(Scene-based reasoning records)
_ _ _

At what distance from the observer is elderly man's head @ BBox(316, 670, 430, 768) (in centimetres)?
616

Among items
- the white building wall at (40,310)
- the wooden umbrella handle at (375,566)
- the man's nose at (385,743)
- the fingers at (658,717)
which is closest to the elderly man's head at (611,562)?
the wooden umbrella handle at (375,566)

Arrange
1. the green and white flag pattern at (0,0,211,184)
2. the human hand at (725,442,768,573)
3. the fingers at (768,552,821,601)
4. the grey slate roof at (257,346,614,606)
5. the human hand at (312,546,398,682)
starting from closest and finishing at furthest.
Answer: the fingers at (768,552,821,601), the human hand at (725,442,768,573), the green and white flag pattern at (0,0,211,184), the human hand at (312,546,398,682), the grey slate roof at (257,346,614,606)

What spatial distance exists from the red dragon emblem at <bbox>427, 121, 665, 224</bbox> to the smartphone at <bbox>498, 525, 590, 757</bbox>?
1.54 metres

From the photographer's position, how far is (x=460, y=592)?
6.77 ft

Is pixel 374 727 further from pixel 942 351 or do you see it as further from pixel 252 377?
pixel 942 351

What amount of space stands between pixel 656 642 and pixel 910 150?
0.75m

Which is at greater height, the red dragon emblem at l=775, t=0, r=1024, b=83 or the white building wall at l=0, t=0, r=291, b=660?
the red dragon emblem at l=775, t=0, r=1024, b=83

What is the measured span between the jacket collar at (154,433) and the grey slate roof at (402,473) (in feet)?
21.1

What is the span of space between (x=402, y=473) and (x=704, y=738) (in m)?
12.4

_ _ _

Copy out word for word the stretch of the entries above from the line containing "What spatial distance" through the end of the entries, including both ends.

What spatial distance exists from the red dragon emblem at <bbox>427, 121, 665, 224</bbox> to the smartphone at <bbox>498, 525, 590, 757</bbox>?
1.54 metres

From the photographer's position, how far is (x=460, y=592)?
6.77 ft

Is pixel 374 727 further from pixel 942 351 or do you see it as further from pixel 252 377?
pixel 942 351

What amount of space stands between pixel 656 642 and pixel 910 150?
0.75m

Which is at greater height, the red dragon emblem at l=775, t=0, r=1024, b=83 or the white building wall at l=0, t=0, r=291, b=660?
the red dragon emblem at l=775, t=0, r=1024, b=83

What is the measured span between the jacket collar at (154,433) and the grey slate roof at (402,473) (in feet)?
21.1

What is the span of space between (x=402, y=473) and (x=704, y=738) (in m)?
12.4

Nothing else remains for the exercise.